The Feature Flag That Became a Contract

You sit down to clean up a flag. It was supposed to be temporary. It shipped eighteen months ago, the new code path is the default everywhere, and the old one is dead code.

You find the if that reads it and delete it. Run the tests. Two fail. You check the tests. They aren’t testing the flag’s branches, they’re testing a revenue report that reads the flag to decide which customers to include. You check the callers. There are twelve.

That flag is not a flag anymore.

The textbook rule doesn’t say what matters

Every feature-flag article ends with “remember to clean up your flags.” Every flag platform has a stale-flag detector. The framing treats flags as code-level toggles whose only risk is clutter.

That framing misses the failure that actually costs you. A flag’s danger is not that the code path goes stale. It’s that, somewhere between the day you added it and the day you tried to remove it, a second consumer started reading it. A different service. A dashboard. A customer’s integration. From that moment on, the flag has stopped being a rollout switch and started being a contract.

Removing a contract is a migration, not a pull request.

The five ways a flag becomes a contract

Once you start looking, you see this pattern everywhere.

A downstream report keys off it. You ship new_billing_flow to roll out usage-based pricing. A month later, the finance dashboard filters customers by it to split MRR. The flag is now load-bearing for revenue attribution. Flipping it off isn’t a cleanup, it’s a finance team conversation.

A customer integration observes it. Your API response exposes the flag’s state, directly or by shape (a new field, a changed error code, a reshaped payload). A customer wires their integration to that difference. Your flag is part of your public contract, and you didn’t publish it.

Support uses it as a tier indicator. Someone asks “is this customer on Enterprise?” A support engineer checks enterprise_scim=true. Fast, convenient, wrong. The flag is now the tier check across four internal systems, because nobody gave Support a better one.

Observability keys off it. Dashboards group by flag. Alert rules filter by flag. Incident reports reference flag state. The flag has become a segmentation column in your observability stack, and the oncall engineer is the last person you want to surprise by removing it.

Tests pin it. The test suite hard-codes one branch because “that’s the one customers use.” Removing the flag means rewriting the test matrix. This is the smallest version of the problem, but it’s often the first sign the branches diverged further than you thought.

Why this keeps happening

The mechanism is almost always the same: your product organization and your engineering organization are using the same primitive for two radically different lifecycles.

A rollout toggle lives for days or weeks. Someone flips it on, monitors, and removes it. A billing entitlement lives for years. A customer signs a contract, and the capability it gates on is something they paid for.

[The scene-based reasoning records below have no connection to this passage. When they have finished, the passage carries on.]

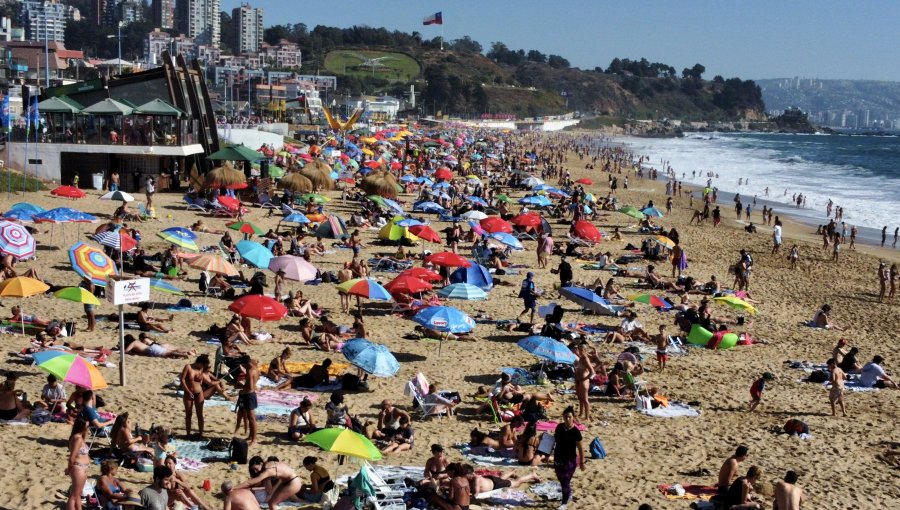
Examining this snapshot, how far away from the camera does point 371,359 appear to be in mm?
10820

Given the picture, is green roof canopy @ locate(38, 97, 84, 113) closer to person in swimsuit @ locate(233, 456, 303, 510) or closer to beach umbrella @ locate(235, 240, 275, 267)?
beach umbrella @ locate(235, 240, 275, 267)

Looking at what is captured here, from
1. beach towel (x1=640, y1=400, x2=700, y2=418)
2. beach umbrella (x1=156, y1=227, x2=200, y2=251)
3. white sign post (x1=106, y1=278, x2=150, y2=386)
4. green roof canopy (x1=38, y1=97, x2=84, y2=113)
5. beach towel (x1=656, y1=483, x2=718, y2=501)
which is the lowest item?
beach towel (x1=640, y1=400, x2=700, y2=418)

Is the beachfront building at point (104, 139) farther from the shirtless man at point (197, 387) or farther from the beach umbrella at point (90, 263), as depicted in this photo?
the shirtless man at point (197, 387)

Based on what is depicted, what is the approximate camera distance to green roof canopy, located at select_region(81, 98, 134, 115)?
2636cm

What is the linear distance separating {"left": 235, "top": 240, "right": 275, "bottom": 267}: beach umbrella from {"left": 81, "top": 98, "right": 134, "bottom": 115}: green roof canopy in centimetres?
1277

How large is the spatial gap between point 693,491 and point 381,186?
68.2 feet

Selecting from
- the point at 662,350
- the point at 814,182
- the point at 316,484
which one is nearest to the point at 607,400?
the point at 662,350

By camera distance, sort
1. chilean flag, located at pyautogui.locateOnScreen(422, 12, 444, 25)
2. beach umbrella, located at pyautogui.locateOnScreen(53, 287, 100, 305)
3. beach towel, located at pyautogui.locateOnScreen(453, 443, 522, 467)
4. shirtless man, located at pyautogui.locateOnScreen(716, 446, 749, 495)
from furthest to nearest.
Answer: chilean flag, located at pyautogui.locateOnScreen(422, 12, 444, 25) → beach umbrella, located at pyautogui.locateOnScreen(53, 287, 100, 305) → beach towel, located at pyautogui.locateOnScreen(453, 443, 522, 467) → shirtless man, located at pyautogui.locateOnScreen(716, 446, 749, 495)

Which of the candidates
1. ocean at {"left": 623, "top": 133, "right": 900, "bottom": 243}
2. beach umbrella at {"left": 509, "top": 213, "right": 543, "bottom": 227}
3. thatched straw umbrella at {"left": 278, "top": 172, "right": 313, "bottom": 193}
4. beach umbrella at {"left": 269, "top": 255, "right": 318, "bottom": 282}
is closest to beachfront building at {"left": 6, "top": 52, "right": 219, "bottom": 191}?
thatched straw umbrella at {"left": 278, "top": 172, "right": 313, "bottom": 193}

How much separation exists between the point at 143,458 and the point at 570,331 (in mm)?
8107

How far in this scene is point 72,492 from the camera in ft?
23.0

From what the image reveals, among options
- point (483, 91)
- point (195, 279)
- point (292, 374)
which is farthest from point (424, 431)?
point (483, 91)

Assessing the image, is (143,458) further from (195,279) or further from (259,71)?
(259,71)

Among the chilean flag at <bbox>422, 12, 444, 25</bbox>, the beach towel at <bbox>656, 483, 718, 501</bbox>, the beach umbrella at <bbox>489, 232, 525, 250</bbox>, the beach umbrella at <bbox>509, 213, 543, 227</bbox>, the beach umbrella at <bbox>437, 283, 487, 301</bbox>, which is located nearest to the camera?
the beach towel at <bbox>656, 483, 718, 501</bbox>
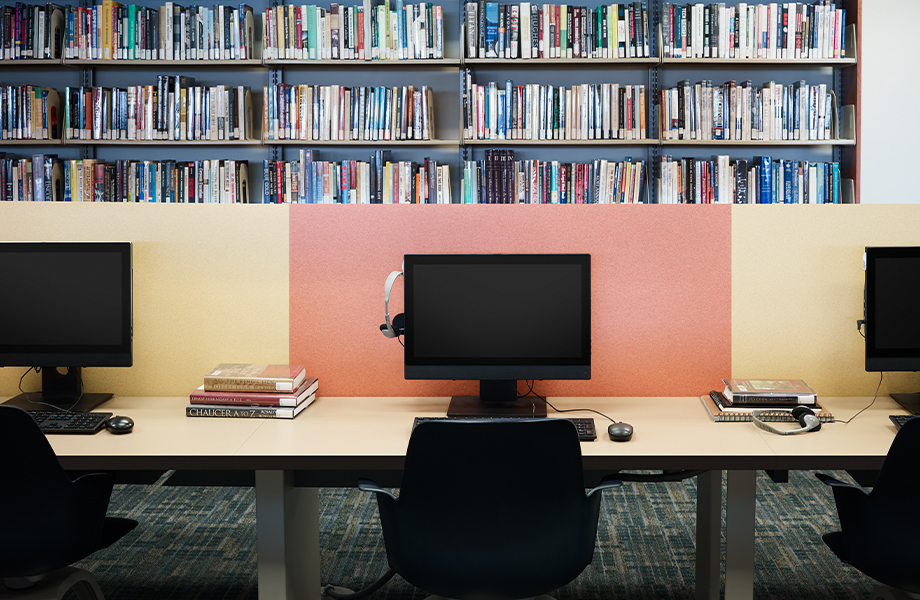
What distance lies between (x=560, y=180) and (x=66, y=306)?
260 centimetres

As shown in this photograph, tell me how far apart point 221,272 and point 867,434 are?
1778mm

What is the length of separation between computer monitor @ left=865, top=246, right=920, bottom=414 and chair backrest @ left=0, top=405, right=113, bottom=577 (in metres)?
1.97

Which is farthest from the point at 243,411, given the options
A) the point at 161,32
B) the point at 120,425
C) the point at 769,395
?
the point at 161,32

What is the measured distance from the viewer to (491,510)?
1.41 meters

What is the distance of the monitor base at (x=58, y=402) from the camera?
6.73 feet

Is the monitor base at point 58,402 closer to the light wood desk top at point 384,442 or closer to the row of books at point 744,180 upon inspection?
the light wood desk top at point 384,442

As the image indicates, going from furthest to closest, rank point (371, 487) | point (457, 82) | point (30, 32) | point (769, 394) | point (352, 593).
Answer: point (457, 82)
point (30, 32)
point (352, 593)
point (769, 394)
point (371, 487)

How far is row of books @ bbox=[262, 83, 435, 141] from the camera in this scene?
3932mm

A kill switch lives indefinitely, used once a year in an incident.

All three read flag_on("x") in the code. None of them share a risk profile. Flag platforms encourage the collapse. Same API, same UI, same retention policy. You end up with new_billing_flow and emergency_shutdown_writes in the same dashboard, and your stale-flag audit treats them the same way.

Three types of flag

A useful habit is to name the type at creation time, in the flag itself or in a tag. Then treat each type differently.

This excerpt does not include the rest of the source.